* SHORT TASK *
Reproduce word for word the stretch of the records from the line containing "Among all options in" through the end of the records, with both ends included.

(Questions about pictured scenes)
** BEGIN **

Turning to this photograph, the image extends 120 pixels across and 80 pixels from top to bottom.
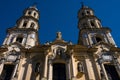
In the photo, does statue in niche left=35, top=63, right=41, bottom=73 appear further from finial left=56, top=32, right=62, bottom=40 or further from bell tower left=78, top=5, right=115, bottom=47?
bell tower left=78, top=5, right=115, bottom=47

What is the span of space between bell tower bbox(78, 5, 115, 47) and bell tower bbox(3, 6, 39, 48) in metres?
6.45

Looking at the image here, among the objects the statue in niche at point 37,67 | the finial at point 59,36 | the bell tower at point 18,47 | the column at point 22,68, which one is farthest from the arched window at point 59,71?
the finial at point 59,36

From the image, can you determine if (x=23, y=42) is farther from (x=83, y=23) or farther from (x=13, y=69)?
(x=83, y=23)

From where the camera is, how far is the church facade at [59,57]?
22.1 m

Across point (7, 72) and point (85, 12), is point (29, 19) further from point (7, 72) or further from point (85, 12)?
point (7, 72)

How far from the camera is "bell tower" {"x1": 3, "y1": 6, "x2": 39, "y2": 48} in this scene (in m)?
28.5

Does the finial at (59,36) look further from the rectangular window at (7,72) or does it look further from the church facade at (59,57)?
the rectangular window at (7,72)

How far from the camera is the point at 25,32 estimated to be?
3061 centimetres

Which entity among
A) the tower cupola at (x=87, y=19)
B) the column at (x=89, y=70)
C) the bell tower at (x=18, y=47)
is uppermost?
the tower cupola at (x=87, y=19)

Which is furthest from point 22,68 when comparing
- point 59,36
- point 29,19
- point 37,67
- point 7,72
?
point 29,19

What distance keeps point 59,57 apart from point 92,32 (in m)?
8.50

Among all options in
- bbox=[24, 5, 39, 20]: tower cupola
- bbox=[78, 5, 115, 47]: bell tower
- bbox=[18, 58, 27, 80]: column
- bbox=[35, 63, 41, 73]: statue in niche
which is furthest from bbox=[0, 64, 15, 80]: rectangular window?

** END **

* OUTPUT OF THE EXERCISE *
Among all options in
- bbox=[24, 5, 39, 20]: tower cupola
- bbox=[78, 5, 115, 47]: bell tower
- bbox=[18, 58, 27, 80]: column
- bbox=[35, 63, 41, 73]: statue in niche
which is furthest from bbox=[0, 64, 15, 80]: rectangular window?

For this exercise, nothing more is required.